▶ Activity
Transcribe the data in full; each line must match exactly.

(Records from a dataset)
******************************

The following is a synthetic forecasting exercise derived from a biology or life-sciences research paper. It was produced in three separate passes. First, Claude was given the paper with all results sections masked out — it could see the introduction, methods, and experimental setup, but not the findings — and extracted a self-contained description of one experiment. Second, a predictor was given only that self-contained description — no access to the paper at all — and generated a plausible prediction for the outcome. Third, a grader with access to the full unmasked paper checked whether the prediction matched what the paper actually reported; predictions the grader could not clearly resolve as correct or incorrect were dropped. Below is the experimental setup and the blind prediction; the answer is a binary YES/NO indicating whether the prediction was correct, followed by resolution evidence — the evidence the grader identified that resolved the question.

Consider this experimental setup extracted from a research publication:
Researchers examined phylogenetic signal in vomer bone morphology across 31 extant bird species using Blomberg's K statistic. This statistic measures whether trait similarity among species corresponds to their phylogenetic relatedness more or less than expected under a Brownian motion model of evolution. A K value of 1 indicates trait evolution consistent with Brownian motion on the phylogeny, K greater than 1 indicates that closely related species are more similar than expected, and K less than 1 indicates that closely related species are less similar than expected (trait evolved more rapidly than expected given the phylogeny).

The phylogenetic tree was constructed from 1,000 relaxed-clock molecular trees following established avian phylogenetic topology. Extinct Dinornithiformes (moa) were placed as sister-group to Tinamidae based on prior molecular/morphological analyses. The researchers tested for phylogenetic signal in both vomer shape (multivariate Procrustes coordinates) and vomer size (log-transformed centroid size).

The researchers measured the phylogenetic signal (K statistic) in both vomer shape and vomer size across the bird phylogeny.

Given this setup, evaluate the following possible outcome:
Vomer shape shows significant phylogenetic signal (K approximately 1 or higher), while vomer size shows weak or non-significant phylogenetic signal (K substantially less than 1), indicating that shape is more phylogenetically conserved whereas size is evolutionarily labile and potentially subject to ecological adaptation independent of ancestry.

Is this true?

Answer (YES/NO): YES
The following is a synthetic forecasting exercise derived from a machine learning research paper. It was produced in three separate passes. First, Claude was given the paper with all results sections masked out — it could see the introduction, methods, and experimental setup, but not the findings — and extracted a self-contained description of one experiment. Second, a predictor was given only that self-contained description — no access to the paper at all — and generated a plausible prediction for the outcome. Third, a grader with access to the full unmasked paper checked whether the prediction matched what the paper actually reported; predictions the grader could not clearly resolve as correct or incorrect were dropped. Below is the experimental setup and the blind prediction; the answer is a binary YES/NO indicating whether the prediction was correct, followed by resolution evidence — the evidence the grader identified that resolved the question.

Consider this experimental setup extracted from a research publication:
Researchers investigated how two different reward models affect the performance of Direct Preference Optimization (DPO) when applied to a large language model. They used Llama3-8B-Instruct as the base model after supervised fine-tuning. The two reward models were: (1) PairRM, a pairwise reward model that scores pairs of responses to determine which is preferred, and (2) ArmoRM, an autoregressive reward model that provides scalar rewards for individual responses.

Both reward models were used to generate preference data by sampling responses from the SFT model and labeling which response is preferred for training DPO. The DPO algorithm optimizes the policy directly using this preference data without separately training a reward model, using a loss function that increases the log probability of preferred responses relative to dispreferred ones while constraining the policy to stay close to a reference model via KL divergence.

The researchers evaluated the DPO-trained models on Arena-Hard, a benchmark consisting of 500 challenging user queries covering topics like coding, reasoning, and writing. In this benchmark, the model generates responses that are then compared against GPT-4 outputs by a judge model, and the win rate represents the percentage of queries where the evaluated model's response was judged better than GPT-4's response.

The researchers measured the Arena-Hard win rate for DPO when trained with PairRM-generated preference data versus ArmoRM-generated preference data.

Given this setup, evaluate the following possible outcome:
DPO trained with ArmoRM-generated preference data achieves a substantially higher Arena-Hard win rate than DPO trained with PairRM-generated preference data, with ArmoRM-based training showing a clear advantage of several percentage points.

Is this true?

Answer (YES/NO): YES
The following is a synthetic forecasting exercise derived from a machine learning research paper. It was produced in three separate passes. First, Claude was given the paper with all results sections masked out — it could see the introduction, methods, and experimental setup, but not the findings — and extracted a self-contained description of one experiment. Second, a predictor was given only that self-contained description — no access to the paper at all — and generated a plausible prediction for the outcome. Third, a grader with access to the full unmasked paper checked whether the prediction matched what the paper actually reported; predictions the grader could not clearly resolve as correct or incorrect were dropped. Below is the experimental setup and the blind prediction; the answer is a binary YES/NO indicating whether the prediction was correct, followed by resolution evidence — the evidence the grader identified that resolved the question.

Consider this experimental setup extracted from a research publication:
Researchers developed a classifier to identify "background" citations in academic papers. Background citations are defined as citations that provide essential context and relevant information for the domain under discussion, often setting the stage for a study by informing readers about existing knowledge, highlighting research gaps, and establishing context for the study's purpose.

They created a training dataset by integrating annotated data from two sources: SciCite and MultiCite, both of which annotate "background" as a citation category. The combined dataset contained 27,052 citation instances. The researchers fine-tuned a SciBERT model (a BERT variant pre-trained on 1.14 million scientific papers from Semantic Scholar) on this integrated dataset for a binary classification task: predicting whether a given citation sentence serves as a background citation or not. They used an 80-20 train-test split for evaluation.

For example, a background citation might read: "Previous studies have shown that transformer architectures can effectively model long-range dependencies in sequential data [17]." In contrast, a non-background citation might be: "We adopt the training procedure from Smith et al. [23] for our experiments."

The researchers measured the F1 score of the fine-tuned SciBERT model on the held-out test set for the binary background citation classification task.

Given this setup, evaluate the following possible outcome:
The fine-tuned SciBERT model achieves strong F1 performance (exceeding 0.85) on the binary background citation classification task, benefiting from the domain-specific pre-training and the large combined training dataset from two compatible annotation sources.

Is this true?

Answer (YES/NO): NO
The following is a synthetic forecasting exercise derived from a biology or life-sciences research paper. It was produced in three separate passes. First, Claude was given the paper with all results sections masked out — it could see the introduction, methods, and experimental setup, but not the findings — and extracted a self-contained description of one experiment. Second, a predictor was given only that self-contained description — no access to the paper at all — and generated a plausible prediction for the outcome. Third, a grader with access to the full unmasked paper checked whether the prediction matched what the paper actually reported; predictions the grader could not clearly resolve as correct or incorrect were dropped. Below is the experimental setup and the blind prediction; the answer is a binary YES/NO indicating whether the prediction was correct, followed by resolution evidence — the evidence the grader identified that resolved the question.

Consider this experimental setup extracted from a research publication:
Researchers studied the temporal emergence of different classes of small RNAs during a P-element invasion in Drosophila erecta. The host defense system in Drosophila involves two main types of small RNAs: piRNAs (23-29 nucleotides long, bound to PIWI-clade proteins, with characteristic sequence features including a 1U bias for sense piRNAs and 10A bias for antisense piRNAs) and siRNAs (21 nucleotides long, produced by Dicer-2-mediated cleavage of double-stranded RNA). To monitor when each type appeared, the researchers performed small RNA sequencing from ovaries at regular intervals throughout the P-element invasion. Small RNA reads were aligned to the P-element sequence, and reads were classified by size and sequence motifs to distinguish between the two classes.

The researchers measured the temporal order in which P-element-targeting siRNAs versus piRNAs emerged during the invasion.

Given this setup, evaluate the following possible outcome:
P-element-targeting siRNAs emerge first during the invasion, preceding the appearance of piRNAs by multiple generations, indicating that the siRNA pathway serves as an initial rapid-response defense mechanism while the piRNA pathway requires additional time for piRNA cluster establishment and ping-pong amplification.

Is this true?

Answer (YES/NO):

******************************

▶ Output below
The following is a synthetic forecasting exercise derived from a biology or life-sciences research paper. It was produced in three separate passes. First, Claude was given the paper with all results sections masked out — it could see the introduction, methods, and experimental setup, but not the findings — and extracted a self-contained description of one experiment. Second, a predictor was given only that self-contained description — no access to the paper at all — and generated a plausible prediction for the outcome. Third, a grader with access to the full unmasked paper checked whether the prediction matched what the paper actually reported; predictions the grader could not clearly resolve as correct or incorrect were dropped. Below is the experimental setup and the blind prediction; the answer is a binary YES/NO indicating whether the prediction was correct, followed by resolution evidence — the evidence the grader identified that resolved the question.

Consider this experimental setup extracted from a research publication:
Researchers examined phylogenetic signal in vomer bone morphology across 31 extant bird species using Blomberg's K statistic. This statistic measures whether trait similarity among species corresponds to their phylogenetic relatedness more or less than expected under a Brownian motion model of evolution. A K value of 1 indicates trait evolution consistent with Brownian motion on the phylogeny, K greater than 1 indicates that closely related species are more similar than expected, and K less than 1 indicates that closely related species are less similar than expected (trait evolved more rapidly than expected given the phylogeny).

The phylogenetic tree was constructed from 1,000 relaxed-clock molecular trees following established avian phylogenetic topology. Extinct Dinornithiformes (moa) were placed as sister-group to Tinamidae based on prior molecular/morphological analyses. The researchers tested for phylogenetic signal in both vomer shape (multivariate Procrustes coordinates) and vomer size (log-transformed centroid size).

The researchers measured the phylogenetic signal (K statistic) in both vomer shape and vomer size across the bird phylogeny.

Given this setup, evaluate the following possible outcome:
Vomer shape shows significant phylogenetic signal (K approximately 1 or higher), while vomer size shows weak or non-significant phylogenetic signal (K substantially less than 1), indicating that shape is more phylogenetically conserved whereas size is evolutionarily labile and potentially subject to ecological adaptation independent of ancestry.

Is this true?

Answer (YES/NO): YES
The following is a synthetic forecasting exercise derived from a machine learning research paper. It was produced in three separate passes. First, Claude was given the paper with all results sections masked out — it could see the introduction, methods, and experimental setup, but not the findings — and extracted a self-contained description of one experiment. Second, a predictor was given only that self-contained description — no access to the paper at all — and generated a plausible prediction for the outcome. Third, a grader with access to the full unmasked paper checked whether the prediction matched what the paper actually reported; predictions the grader could not clearly resolve as correct or incorrect were dropped. Below is the experimental setup and the blind prediction; the answer is a binary YES/NO indicating whether the prediction was correct, followed by resolution evidence — the evidence the grader identified that resolved the question.

Consider this experimental setup extracted from a research publication:
Researchers investigated how two different reward models affect the performance of Direct Preference Optimization (DPO) when applied to a large language model. They used Llama3-8B-Instruct as the base model after supervised fine-tuning. The two reward models were: (1) PairRM, a pairwise reward model that scores pairs of responses to determine which is preferred, and (2) ArmoRM, an autoregressive reward model that provides scalar rewards for individual responses.

Both reward models were used to generate preference data by sampling responses from the SFT model and labeling which response is preferred for training DPO. The DPO algorithm optimizes the policy directly using this preference data without separately training a reward model, using a loss function that increases the log probability of preferred responses relative to dispreferred ones while constraining the policy to stay close to a reference model via KL divergence.

The researchers evaluated the DPO-trained models on Arena-Hard, a benchmark consisting of 500 challenging user queries covering topics like coding, reasoning, and writing. In this benchmark, the model generates responses that are then compared against GPT-4 outputs by a judge model, and the win rate represents the percentage of queries where the evaluated model's response was judged better than GPT-4's response.

The researchers measured the Arena-Hard win rate for DPO when trained with PairRM-generated preference data versus ArmoRM-generated preference data.

Given this setup, evaluate the following possible outcome:
DPO trained with ArmoRM-generated preference data achieves a substantially higher Arena-Hard win rate than DPO trained with PairRM-generated preference data, with ArmoRM-based training showing a clear advantage of several percentage points.

Is this true?

Answer (YES/NO): YES
The following is a synthetic forecasting exercise derived from a machine learning research paper. It was produced in three separate passes. First, Claude was given the paper with all results sections masked out — it could see the introduction, methods, and experimental setup, but not the findings — and extracted a self-contained description of one experiment. Second, a predictor was given only that self-contained description — no access to the paper at all — and generated a plausible prediction for the outcome. Third, a grader with access to the full unmasked paper checked whether the prediction matched what the paper actually reported; predictions the grader could not clearly resolve as correct or incorrect were dropped. Below is the experimental setup and the blind prediction; the answer is a binary YES/NO indicating whether the prediction was correct, followed by resolution evidence — the evidence the grader identified that resolved the question.

Consider this experimental setup extracted from a research publication:
Researchers developed a classifier to identify "background" citations in academic papers. Background citations are defined as citations that provide essential context and relevant information for the domain under discussion, often setting the stage for a study by informing readers about existing knowledge, highlighting research gaps, and establishing context for the study's purpose.

They created a training dataset by integrating annotated data from two sources: SciCite and MultiCite, both of which annotate "background" as a citation category. The combined dataset contained 27,052 citation instances. The researchers fine-tuned a SciBERT model (a BERT variant pre-trained on 1.14 million scientific papers from Semantic Scholar) on this integrated dataset for a binary classification task: predicting whether a given citation sentence serves as a background citation or not. They used an 80-20 train-test split for evaluation.

For example, a background citation might read: "Previous studies have shown that transformer architectures can effectively model long-range dependencies in sequential data [17]." In contrast, a non-background citation might be: "We adopt the training procedure from Smith et al. [23] for our experiments."

The researchers measured the F1 score of the fine-tuned SciBERT model on the held-out test set for the binary background citation classification task.

Given this setup, evaluate the following possible outcome:
The fine-tuned SciBERT model achieves strong F1 performance (exceeding 0.85) on the binary background citation classification task, benefiting from the domain-specific pre-training and the large combined training dataset from two compatible annotation sources.

Is this true?

Answer (YES/NO): NO
The following is a synthetic forecasting exercise derived from a biology or life-sciences research paper. It was produced in three separate passes. First, Claude was given the paper with all results sections masked out — it could see the introduction, methods, and experimental setup, but not the findings — and extracted a self-contained description of one experiment. Second, a predictor was given only that self-contained description — no access to the paper at all — and generated a plausible prediction for the outcome. Third, a grader with access to the full unmasked paper checked whether the prediction matched what the paper actually reported; predictions the grader could not clearly resolve as correct or incorrect were dropped. Below is the experimental setup and the blind prediction; the answer is a binary YES/NO indicating whether the prediction was correct, followed by resolution evidence — the evidence the grader identified that resolved the question.

Consider this experimental setup extracted from a research publication:
Researchers studied the temporal emergence of different classes of small RNAs during a P-element invasion in Drosophila erecta. The host defense system in Drosophila involves two main types of small RNAs: piRNAs (23-29 nucleotides long, bound to PIWI-clade proteins, with characteristic sequence features including a 1U bias for sense piRNAs and 10A bias for antisense piRNAs) and siRNAs (21 nucleotides long, produced by Dicer-2-mediated cleavage of double-stranded RNA). To monitor when each type appeared, the researchers performed small RNA sequencing from ovaries at regular intervals throughout the P-element invasion. Small RNA reads were aligned to the P-element sequence, and reads were classified by size and sequence motifs to distinguish between the two classes.

The researchers measured the temporal order in which P-element-targeting siRNAs versus piRNAs emerged during the invasion.

Given this setup, evaluate the following possible outcome:
P-element-targeting siRNAs emerge first during the invasion, preceding the appearance of piRNAs by multiple generations, indicating that the siRNA pathway serves as an initial rapid-response defense mechanism while the piRNA pathway requires additional time for piRNA cluster establishment and ping-pong amplification.

Is this true?

Answer (YES/NO):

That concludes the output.